As soon as our driver arrived, we loaded the van up – on the roof and inside – and my Mom said goodbye to her Bowab, who is kind of like the doorman and fix-it-all. Cutest man ever, will definitely miss his smiling face!

My mom and her Bowab, the doorman

We made the  trip to Katameya, unloaded all of our stuff, and then went back for Sherri’s stuff. Somehow she had more stuff than we did combined (although, granted, she did have a lot of plants…). It was an adventure, but somehow we managed to get it all stuffed in the van minus one palm tree.

Momsters new place 

That night, we set up the Christmas lights and enjoyed the new balcony. We’re all a bit pooped, but ready to get to know a new area!

Tuesday, 14 January 2014

Katie’s Last Day in Egypt

It was Katie’s last day in Egypt.

Le sad face.

I am going to miss her times a thousand. She has been my main partner in crime here.

Now I’ll just have to rely on rat #2 ;)

Juuuust kidding, love you Emsies!

Lunch at Grand Café on the Nile River

We have already done all of the big things that there are to do in and around Cairo: we’ve seen the pyramids, gone on a felucca ride, been to the markets and a couple different areas in old Cairo, so we decided to just kind of take it easy for Katie’s last day here.

We went to Corniche, the road that runs along the Nile River, and ended up going for lunch and Grand Café which overlooks the Nile.

We had a delicious lunch – we are a bit obsessed with the Greek salads here – and enjoyed some shisha as the felucca’s drifted by. The perfect way to spend the afternoon :)

Referendum on the New Constitution

Today also happened to be the first day of voting on the new constitution in Egypt. There is a bit of controversy around the vote since it is essentially voting on whether or not people agree with the military removing Morsi from power and naming the Muslim Brotherhood a terrorist organization.

The entire country has been bombarded with media supporting the ‘YES!’ to the referendum on the New Constitution. I have heard a lot of people talk about the referendum, and it seem like no two people think the same way: some are avid supporters of the YES vote, mostly people who just  want their lives to go back to ‘normal’ or how it was pre-revolution, others said they obstained from voting since they didn’t think that their vote would make a difference or because they didn’t think that it was a fair referendum, and barely anyone would vote NO – I heard that military had been given ‘shoot when needed’ orders, since a NO vote was associated with the Muslim Brotherhood.

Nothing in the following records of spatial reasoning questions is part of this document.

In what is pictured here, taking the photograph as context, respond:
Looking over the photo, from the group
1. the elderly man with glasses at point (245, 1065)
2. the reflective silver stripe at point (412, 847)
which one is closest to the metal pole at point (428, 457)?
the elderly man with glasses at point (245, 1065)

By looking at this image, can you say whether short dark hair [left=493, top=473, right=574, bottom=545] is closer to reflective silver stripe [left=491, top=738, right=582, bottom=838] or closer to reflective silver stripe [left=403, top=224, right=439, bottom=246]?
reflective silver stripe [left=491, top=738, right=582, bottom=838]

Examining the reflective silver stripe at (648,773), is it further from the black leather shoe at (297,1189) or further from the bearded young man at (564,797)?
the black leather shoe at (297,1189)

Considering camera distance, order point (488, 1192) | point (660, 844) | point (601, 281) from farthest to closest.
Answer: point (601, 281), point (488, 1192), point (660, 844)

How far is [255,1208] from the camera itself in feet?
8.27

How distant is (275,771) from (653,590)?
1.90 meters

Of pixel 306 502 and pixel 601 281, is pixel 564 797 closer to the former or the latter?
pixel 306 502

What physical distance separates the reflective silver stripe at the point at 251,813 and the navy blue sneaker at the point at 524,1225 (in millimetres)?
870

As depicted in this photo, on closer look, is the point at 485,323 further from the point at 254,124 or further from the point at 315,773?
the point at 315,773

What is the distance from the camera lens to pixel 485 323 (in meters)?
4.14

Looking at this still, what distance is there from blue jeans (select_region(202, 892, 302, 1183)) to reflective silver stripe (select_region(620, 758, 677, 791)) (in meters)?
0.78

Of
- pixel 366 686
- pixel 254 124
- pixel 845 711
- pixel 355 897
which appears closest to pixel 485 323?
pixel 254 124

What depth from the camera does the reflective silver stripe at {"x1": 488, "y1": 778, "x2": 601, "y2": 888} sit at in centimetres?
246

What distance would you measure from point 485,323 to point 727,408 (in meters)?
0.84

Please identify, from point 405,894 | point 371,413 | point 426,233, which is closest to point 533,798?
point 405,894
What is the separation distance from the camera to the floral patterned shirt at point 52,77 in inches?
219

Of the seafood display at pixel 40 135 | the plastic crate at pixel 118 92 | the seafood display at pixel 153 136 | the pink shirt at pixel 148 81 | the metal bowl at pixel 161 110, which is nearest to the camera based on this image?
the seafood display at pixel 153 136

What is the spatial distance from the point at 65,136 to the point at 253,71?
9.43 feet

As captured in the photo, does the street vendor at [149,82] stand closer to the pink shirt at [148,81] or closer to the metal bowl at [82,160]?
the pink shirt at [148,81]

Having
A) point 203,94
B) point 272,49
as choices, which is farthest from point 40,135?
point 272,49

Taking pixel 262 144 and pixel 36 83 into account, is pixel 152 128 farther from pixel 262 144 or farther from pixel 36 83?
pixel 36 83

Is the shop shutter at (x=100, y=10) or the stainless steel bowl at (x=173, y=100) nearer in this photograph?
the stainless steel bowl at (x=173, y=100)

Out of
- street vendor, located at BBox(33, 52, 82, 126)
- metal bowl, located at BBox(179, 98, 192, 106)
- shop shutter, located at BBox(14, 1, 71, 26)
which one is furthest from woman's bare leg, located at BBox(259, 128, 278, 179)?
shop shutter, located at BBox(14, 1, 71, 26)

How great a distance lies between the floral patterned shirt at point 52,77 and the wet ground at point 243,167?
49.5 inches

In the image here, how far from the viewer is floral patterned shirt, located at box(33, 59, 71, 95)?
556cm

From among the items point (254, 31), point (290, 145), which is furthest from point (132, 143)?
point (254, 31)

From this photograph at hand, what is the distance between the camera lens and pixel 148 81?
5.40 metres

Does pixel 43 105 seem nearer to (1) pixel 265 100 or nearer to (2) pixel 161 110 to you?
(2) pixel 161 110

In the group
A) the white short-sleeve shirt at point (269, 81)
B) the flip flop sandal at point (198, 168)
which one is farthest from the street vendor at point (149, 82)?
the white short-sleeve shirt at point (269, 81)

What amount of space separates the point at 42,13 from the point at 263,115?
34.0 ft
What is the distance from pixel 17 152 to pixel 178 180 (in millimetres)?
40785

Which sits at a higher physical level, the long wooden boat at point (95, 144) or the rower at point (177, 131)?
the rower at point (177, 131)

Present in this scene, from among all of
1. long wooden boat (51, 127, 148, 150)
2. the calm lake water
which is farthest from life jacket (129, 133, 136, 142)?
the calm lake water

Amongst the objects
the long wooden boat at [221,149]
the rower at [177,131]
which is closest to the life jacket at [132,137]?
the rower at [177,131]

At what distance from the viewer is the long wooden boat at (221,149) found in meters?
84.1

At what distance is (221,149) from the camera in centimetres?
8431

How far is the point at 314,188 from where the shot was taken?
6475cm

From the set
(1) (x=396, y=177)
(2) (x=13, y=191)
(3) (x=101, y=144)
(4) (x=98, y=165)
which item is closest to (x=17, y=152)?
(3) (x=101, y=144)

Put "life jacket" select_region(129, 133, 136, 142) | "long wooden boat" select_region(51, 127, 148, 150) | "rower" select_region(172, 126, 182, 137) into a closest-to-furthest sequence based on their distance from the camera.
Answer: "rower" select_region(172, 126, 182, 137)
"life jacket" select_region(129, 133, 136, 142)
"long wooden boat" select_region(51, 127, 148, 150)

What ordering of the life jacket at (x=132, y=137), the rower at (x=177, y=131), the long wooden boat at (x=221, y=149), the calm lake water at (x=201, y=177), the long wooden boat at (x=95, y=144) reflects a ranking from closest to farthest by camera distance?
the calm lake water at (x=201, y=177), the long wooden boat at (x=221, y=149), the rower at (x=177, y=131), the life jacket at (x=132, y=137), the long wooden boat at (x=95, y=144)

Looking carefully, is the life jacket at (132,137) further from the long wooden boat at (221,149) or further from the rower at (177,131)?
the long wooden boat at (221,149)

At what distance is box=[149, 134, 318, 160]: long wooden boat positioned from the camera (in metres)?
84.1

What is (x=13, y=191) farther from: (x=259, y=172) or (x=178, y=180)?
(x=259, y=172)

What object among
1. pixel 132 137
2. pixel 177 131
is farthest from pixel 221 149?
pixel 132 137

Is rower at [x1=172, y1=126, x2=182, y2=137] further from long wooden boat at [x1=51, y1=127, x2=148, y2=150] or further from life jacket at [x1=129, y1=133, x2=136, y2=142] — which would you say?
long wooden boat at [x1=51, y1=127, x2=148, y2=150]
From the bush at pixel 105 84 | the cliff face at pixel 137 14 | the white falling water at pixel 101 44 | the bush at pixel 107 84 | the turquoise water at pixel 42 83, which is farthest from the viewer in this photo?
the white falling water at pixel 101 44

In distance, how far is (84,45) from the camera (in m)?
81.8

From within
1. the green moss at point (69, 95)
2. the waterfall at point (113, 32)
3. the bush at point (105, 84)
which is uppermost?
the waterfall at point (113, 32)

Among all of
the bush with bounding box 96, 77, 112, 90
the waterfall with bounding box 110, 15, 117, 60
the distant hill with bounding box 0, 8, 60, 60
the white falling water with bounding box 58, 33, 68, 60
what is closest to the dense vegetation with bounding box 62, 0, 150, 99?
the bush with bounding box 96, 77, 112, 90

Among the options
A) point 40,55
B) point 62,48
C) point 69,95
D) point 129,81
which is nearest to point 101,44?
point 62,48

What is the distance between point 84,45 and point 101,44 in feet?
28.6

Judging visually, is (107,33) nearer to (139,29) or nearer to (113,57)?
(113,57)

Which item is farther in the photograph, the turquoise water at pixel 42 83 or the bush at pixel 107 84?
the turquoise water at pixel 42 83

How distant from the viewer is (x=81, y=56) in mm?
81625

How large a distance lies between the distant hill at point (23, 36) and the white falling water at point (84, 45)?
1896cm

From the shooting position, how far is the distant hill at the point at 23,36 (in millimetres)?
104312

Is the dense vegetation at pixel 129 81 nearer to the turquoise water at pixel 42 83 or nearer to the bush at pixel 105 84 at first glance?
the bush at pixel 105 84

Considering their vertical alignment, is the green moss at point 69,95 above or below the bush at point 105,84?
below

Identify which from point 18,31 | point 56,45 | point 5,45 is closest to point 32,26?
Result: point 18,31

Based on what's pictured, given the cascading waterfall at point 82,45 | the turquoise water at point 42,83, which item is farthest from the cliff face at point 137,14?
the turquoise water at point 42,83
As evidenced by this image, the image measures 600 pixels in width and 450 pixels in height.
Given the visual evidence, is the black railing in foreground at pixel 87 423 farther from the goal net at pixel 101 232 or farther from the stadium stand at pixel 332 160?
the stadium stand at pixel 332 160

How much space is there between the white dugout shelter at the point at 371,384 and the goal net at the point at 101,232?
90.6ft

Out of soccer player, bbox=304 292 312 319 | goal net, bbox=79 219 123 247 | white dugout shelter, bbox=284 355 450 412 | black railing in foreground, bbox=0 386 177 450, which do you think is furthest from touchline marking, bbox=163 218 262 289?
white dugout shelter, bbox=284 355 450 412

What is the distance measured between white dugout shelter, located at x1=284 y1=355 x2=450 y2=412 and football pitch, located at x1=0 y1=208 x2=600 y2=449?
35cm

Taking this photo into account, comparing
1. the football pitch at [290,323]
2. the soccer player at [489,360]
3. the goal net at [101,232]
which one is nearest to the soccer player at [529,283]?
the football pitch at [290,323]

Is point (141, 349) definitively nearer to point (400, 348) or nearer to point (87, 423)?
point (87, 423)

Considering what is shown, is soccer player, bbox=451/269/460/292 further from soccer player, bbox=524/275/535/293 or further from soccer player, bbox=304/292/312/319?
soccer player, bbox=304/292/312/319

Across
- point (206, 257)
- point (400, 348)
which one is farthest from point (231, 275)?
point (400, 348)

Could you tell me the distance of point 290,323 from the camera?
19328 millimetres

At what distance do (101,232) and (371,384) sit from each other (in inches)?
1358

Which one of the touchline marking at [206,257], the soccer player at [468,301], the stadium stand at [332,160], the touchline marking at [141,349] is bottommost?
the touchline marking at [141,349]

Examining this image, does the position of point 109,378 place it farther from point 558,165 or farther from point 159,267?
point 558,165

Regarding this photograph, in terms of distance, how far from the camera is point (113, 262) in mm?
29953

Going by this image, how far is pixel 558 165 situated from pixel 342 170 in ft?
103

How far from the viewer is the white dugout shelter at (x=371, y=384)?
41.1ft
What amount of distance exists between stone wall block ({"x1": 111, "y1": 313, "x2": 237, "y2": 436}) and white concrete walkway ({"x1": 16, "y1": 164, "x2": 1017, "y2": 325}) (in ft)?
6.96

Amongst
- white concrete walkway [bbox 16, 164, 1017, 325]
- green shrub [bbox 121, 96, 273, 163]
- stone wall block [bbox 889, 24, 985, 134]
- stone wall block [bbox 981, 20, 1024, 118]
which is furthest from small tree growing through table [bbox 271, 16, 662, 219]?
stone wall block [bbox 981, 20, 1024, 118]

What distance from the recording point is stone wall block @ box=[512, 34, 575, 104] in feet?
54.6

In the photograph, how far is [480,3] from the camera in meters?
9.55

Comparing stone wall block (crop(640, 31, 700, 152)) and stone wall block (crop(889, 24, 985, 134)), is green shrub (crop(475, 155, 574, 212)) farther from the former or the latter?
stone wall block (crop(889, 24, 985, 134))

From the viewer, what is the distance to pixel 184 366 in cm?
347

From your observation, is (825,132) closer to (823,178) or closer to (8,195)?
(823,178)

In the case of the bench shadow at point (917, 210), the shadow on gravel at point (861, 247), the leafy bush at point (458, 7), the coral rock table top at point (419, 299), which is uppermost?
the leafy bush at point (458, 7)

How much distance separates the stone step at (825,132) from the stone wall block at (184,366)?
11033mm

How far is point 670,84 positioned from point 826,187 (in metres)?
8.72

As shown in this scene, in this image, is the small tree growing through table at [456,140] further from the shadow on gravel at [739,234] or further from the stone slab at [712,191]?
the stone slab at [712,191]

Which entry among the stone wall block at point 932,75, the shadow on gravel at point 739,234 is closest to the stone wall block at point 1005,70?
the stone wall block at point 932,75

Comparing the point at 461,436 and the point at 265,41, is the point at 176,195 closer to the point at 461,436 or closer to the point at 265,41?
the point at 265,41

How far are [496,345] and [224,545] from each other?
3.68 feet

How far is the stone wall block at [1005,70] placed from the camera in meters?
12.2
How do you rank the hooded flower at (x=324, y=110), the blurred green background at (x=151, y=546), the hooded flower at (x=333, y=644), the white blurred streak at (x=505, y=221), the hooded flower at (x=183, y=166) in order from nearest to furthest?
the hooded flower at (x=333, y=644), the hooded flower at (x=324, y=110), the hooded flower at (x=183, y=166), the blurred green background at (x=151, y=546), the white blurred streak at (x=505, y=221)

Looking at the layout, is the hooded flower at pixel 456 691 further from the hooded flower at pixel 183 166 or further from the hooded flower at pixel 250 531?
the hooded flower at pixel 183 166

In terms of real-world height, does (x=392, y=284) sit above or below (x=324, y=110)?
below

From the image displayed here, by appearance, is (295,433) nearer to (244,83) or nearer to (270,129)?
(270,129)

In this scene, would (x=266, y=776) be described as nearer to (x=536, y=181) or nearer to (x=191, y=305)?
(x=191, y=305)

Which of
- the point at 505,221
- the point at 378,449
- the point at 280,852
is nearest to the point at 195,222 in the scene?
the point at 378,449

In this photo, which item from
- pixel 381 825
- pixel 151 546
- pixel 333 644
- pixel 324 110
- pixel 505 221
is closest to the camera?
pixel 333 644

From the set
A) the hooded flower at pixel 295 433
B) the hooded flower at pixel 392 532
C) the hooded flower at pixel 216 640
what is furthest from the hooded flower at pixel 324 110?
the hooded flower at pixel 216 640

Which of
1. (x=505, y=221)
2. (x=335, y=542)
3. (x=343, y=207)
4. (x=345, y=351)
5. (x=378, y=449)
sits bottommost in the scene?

Anyway, like ridiculous tourists, we decided to go out for a nice dinner with a bunch of people in order to send Katie off in style. Our taxi driver had no idea where he was going, and ended up dropping us off at one of the polling stations in Ma’adi. We got out of the taxi and thought that there was a lot of commotion going on and then I spotted the polling station. We started moving pretty quickly in the opposite direction, just in case anything started to happen.

We found someone who spoke English and asked what was going on, and whether it was okay for us to be walking around. The lady said “You know, its election night in Egypt, so there is just a lot of commotion today. It is not safe to be on the street.” We kind of freaked out a bit and asked her if we should just give up our search for the restaurant and grab a taxi home, and whether she thought it was safe for us. “Pfft this is Ma’adi. No worries”

That made us feel much better ;)

Dinner at Bau Khao

After a couple of wrong turns, we ended up finding our destination: Bau Khao, arguably one of the best Korean restaurants in Ma’adi.

I had the spicy ginger chicken with rice. So delicious.

Definitely check it out if you are in the area!